## AUFGABE
Gib aus dem Lesetext über den Golfplatz in Rio de Janeiro die Stelle von „Doch Umweltschützer befürchten“ bis „Umständen Bauland bekommen.“ wortgetreu wieder.

## LESETEXT
Doch Umweltschützer befürchten eine Verdrängung der Tiere, einige bezeichneten IOC-Präsident Thomas Bach als «nature killer». Früher war die Gegend ein öffentliches Naherholungs- und Naturschutzgebiet, nun sind mit Sicht auf den Golfplatz Luxus-Appartments hochgezogen worden. Einer der Klageführer gegen den Golfplatz, der Anwalt Jean Novaes sagt, einer der größten Immobilienmogule in Rio de Janeiro, Pascuale Mauro, habe hier unter dubiosen Umständen Bauland bekommen.

«Er ist der größte Usurpator von Land in der Stadt.» Zudem habe er hier viel höher bauen dürfen, als bisher erlaubt – zuvor habe er 2012 mit mehreren hunderttausend Reais die Wahlkampagne von Bürgermeister Eduardo Paes unterstützt. Mauro hat hier rund 60 Millionen Reais (17 Millionen Euro) in das Gelände investiert.

Auch sportlich wirft der neue Platz Fragen auf. Die Athleten tun sich schwer damit, den Kurs einzuschätzen. «So eine Art von Golfplatz habe ich auch noch nicht gespielt, weil es noch nicht richtig eingewachsen ist», sagt der zweimalige Majorsieger Kaymer. «Es ist ein breiter Golfplatz. Das heißt, man muss vom Abschlag nicht perfekte Schläge machen. Wenn es Richtung Fahne geht, muss es schon genauer sein.»

## DATENINHALT

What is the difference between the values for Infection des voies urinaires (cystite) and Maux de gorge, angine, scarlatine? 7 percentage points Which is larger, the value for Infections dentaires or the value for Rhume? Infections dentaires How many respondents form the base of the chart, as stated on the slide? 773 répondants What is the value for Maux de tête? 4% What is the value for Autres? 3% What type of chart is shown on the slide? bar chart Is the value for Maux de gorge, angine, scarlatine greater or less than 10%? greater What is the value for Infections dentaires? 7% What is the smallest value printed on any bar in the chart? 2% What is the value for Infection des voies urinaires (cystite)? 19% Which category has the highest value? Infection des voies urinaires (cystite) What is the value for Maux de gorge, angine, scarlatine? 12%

## ANTWORTFELD
Doch Umweltschützer befürchten eine Verdrängung der Tiere, einige bezeichneten IOC-Präsident Thomas Bach als «nature killer». Früher war die Gegend ein öffentliches Naherholungs- und Naturschutzgebiet, nun sind mit Sicht auf den Golfplatz Luxus-Appartments hochgezogen worden. Einer der Klageführer gegen den Golfplatz, der Anwalt Jean Novaes sagt, einer der größten Immobilienmogule in Rio de Janeiro, Pascuale Mauro, habe hier unter dubiosen Umständen Bauland bekommen.